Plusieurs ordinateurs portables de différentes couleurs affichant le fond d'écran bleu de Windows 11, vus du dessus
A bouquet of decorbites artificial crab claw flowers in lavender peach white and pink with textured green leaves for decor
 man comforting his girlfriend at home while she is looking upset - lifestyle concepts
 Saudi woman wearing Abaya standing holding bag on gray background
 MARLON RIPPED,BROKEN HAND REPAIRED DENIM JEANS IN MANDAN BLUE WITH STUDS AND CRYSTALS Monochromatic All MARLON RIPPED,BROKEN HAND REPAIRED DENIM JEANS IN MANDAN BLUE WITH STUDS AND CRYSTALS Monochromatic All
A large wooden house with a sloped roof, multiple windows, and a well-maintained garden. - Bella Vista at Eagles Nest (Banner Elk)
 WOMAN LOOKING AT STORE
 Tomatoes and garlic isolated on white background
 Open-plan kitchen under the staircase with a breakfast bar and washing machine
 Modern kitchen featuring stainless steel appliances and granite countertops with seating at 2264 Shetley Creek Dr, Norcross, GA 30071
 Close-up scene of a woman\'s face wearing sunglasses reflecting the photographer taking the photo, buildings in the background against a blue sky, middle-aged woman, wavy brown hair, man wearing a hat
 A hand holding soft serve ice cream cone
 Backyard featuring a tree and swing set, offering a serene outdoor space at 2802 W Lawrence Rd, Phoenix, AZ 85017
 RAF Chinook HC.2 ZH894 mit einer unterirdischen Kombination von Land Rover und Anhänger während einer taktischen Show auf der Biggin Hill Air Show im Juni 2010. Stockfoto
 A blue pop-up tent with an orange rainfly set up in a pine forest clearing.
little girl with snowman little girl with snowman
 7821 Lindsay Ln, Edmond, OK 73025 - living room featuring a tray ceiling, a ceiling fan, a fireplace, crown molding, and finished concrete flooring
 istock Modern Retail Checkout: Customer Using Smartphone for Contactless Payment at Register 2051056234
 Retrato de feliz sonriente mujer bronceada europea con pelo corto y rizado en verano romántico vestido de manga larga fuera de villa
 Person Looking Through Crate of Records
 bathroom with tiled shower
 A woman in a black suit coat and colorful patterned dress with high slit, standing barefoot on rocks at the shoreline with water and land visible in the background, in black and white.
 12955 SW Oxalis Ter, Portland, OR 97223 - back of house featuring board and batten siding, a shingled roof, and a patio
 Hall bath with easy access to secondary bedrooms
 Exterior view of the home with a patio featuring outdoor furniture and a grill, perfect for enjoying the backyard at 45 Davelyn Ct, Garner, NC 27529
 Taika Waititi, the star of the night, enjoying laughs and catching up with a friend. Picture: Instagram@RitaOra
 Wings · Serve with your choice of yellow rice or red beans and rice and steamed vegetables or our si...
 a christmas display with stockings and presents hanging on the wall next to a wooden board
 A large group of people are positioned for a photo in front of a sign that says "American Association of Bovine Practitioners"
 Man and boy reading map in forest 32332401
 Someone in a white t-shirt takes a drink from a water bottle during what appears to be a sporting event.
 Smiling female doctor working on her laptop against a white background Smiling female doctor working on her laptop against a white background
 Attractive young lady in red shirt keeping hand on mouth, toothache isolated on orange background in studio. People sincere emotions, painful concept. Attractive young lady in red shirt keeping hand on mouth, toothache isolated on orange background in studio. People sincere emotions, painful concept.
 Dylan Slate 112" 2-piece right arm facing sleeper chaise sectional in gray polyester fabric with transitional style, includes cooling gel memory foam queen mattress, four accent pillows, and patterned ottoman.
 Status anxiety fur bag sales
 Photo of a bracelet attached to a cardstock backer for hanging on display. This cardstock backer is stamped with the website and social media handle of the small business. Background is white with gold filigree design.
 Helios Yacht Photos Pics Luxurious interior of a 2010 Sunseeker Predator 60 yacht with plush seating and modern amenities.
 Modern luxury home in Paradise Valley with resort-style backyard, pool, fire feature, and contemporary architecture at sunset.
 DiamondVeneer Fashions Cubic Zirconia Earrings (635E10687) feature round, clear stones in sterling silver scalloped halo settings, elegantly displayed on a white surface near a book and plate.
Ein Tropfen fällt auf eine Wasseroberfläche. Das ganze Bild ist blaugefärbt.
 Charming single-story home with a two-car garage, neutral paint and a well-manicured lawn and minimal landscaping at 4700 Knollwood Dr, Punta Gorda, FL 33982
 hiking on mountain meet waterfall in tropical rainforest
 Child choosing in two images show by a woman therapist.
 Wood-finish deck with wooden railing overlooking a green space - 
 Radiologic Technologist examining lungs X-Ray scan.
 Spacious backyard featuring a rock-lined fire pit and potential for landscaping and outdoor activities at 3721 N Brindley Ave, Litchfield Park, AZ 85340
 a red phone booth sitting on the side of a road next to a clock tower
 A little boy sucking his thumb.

- [ACTIVITY] Could you output every record above exactly as written?

- [ANSWER SPACE]
Plusieurs ordinateurs portables de différentes couleurs affichant le fond d'écran bleu de Windows 11, vus du dessus
A bouquet of decorbites artificial crab claw flowers in lavender peach white and pink with textured green leaves for decor
 man comforting his girlfriend at home while she is looking upset - lifestyle concepts
 Saudi woman wearing Abaya standing holding bag on gray background
 MARLON RIPPED,BROKEN HAND REPAIRED DENIM JEANS IN MANDAN BLUE WITH STUDS AND CRYSTALS Monochromatic All MARLON RIPPED,BROKEN HAND REPAIRED DENIM JEANS IN MANDAN BLUE WITH STUDS AND CRYSTALS Monochromatic All
A large wooden house with a sloped roof, multiple windows, and a well-maintained garden. - Bella Vista at Eagles Nest (Banner Elk)
 WOMAN LOOKING AT STORE
 Tomatoes and garlic isolated on white background
 Open-plan kitchen under the staircase with a breakfast bar and washing machine
 Modern kitchen featuring stainless steel appliances and granite countertops with seating at 2264 Shetley Creek Dr, Norcross, GA 30071
 Close-up scene of a woman\'s face wearing sunglasses reflecting the photographer taking the photo, buildings in the background against a blue sky, middle-aged woman, wavy brown hair, man wearing a hat
 A hand holding soft serve ice cream cone
 Backyard featuring a tree and swing set, offering a serene outdoor space at 2802 W Lawrence Rd, Phoenix, AZ 85017
 RAF Chinook HC.2 ZH894 mit einer unterirdischen Kombination von Land Rover und Anhänger während einer taktischen Show auf der Biggin Hill Air Show im Juni 2010. Stockfoto
 A blue pop-up tent with an orange rainfly set up in a pine forest clearing.
little girl with snowman little girl with snowman
 7821 Lindsay Ln, Edmond, OK 73025 - living room featuring a tray ceiling, a ceiling fan, a fireplace, crown molding, and finished concrete flooring
 istock Modern Retail Checkout: Customer Using Smartphone for Contactless Payment at Register 2051056234
 Retrato de feliz sonriente mujer bronceada europea con pelo corto y rizado en verano romántico vestido de manga larga fuera de villa
 Person Looking Through Crate of Records
 bathroom with tiled shower
 A woman in a black suit coat and colorful patterned dress with high slit, standing barefoot on rocks at the shoreline with water and land visible in the background, in black and white.
 12955 SW Oxalis Ter, Portland, OR 97223 - back of house featuring board and batten siding, a shingled roof, and a patio
 Hall bath with easy access to secondary bedrooms
 Exterior view of the home with a patio featuring outdoor furniture and a grill, perfect for enjoying the backyard at 45 Davelyn Ct, Garner, NC 27529
 Taika Waititi, the star of the night, enjoying laughs and catching up with a friend. Picture: Instagram@RitaOra
 Wings · Serve with your choice of yellow rice or red beans and rice and steamed vegetables or our si...
 a christmas display with stockings and presents hanging on the wall next to a wooden board
 A large group of people are positioned for a photo in front of a sign that says "American Association of Bovine Practitioners"
 Man and boy reading map in forest 32332401
 Someone in a white t-shirt takes a drink from a water bottle during what appears to be a sporting event.
 Smiling female doctor working on her laptop against a white background Smiling female doctor working on her laptop against a white background
 Attractive young lady in red shirt keeping hand on mouth, toothache isolated on orange background in studio. People sincere emotions, painful concept. Attractive young lady in red shirt keeping hand on mouth, toothache isolated on orange background in studio. People sincere emotions, painful concept.
 Dylan Slate 112" 2-piece right arm facing sleeper chaise sectional in gray polyester fabric with transitional style, includes cooling gel memory foam queen mattress, four accent pillows, and patterned ottoman.
 Status anxiety fur bag sales
 Photo of a bracelet attached to a cardstock backer for hanging on display. This cardstock backer is stamped with the website and social media handle of the small business. Background is white with gold filigree design.
 Helios Yacht Photos Pics Luxurious interior of a 2010 Sunseeker Predator 60 yacht with plush seating and modern amenities.
 Modern luxury home in Paradise Valley with resort-style backyard, pool, fire feature, and contemporary architecture at sunset.
 DiamondVeneer Fashions Cubic Zirconia Earrings (635E10687) feature round, clear stones in sterling silver scalloped halo settings, elegantly displayed on a white surface near a book and plate.
Ein Tropfen fällt auf eine Wasseroberfläche. Das ganze Bild ist blaugefärbt.
 Charming single-story home with a two-car garage, neutral paint and a well-manicured lawn and minimal landscaping at 4700 Knollwood Dr, Punta Gorda, FL 33982
 hiking on mountain meet waterfall in tropical rainforest
 Child choosing in two images show by a woman therapist.
 Wood-finish deck with wooden railing overlooking a green space - 
 Radiologic Technologist examining lungs X-Ray scan.
 Spacious backyard featuring a rock-lined fire pit and potential for landscaping and outdoor activities at 3721 N Brindley Ave, Litchfield Park, AZ 85340
 a red phone booth sitting on the side of a road next to a clock tower
 A little boy sucking his thumb.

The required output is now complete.